God, he was still just a boy. After everything Jim had struggled against in his life, he was finally happy, finally home, and the universe just couldn't leave him be.

It wasn't fair. It wasn't fair.

Uhura and Chekov left in silence, heading to the bridge as alerts sounded from every station.

Grimly, McCoy recognized the danger they were all in and felt a sickening jolt of something close to relief when he wondered if they weren't all still going to die after all.

But no, Jim had saved them. Stupid, reckless, selfish bastard that he was. Not giving a thought to what his death would do to them. Not caring that he was killing the man named Bones as surely as he was killing himself.

McCoy hated him in that minute. Hated the stillness of Jim's chest or the slack lifelessness of his face. He hated that he couldn't see Jim's eyes; hated that he'd never be able to look up to the sky without thinking of the boy who had saved his sanity and damned his soul.

How was he even supposed to carry on with his life now?

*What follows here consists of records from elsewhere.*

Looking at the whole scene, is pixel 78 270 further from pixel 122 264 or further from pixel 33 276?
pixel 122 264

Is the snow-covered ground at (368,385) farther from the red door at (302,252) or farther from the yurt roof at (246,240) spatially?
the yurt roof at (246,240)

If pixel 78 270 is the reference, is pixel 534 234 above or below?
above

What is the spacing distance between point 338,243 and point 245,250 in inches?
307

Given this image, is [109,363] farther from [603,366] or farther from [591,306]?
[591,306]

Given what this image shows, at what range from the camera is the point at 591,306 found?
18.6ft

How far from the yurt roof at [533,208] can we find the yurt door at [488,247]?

Jim defined him in every sense of the word. He existed, he was sure, for the sole purpose of bullying Jim Kirk into health and happiness. He laughed when Jim laughed, he cried when Jim cried.

He bitched and moaned and worried for days on end when Jim hurt.

He moved the damn Universe to fix the problem, and when that wasn't enough he stitched the wounds closed and doused them in alcohol.

What the hell was he going to do now? What purpose did he even have?

Looking at Jim's pale, still face was suddenly too much to stand. Another moment and he'd have been shaking his body, screaming at him to wake the hell up and be Jim again.

He found his chair as if on autopilot, then slumped down, all the strings holding him to the universe cut.

Jim was gone. Jim was dead, and McCoy hadn't even said goodbye. Hell, the last thing they'd talked about was the damn Tribble sat purring away on his….


Slowly and with no small amount of terror, McCoy's eyes rose to the monitor in front of him.

And quietly, like the first whispers that had delivered the devastating news of his captain's death, a blossom of hope uncurled in his chest.

The universe was wrong if it thought it had won this round. It wanted McCoy's best friend, it was going to have a struggle on its hands.

And Bones? Well, he'd learned how to fight from Jim Kirk.

He didn't believe in no-win scenarios.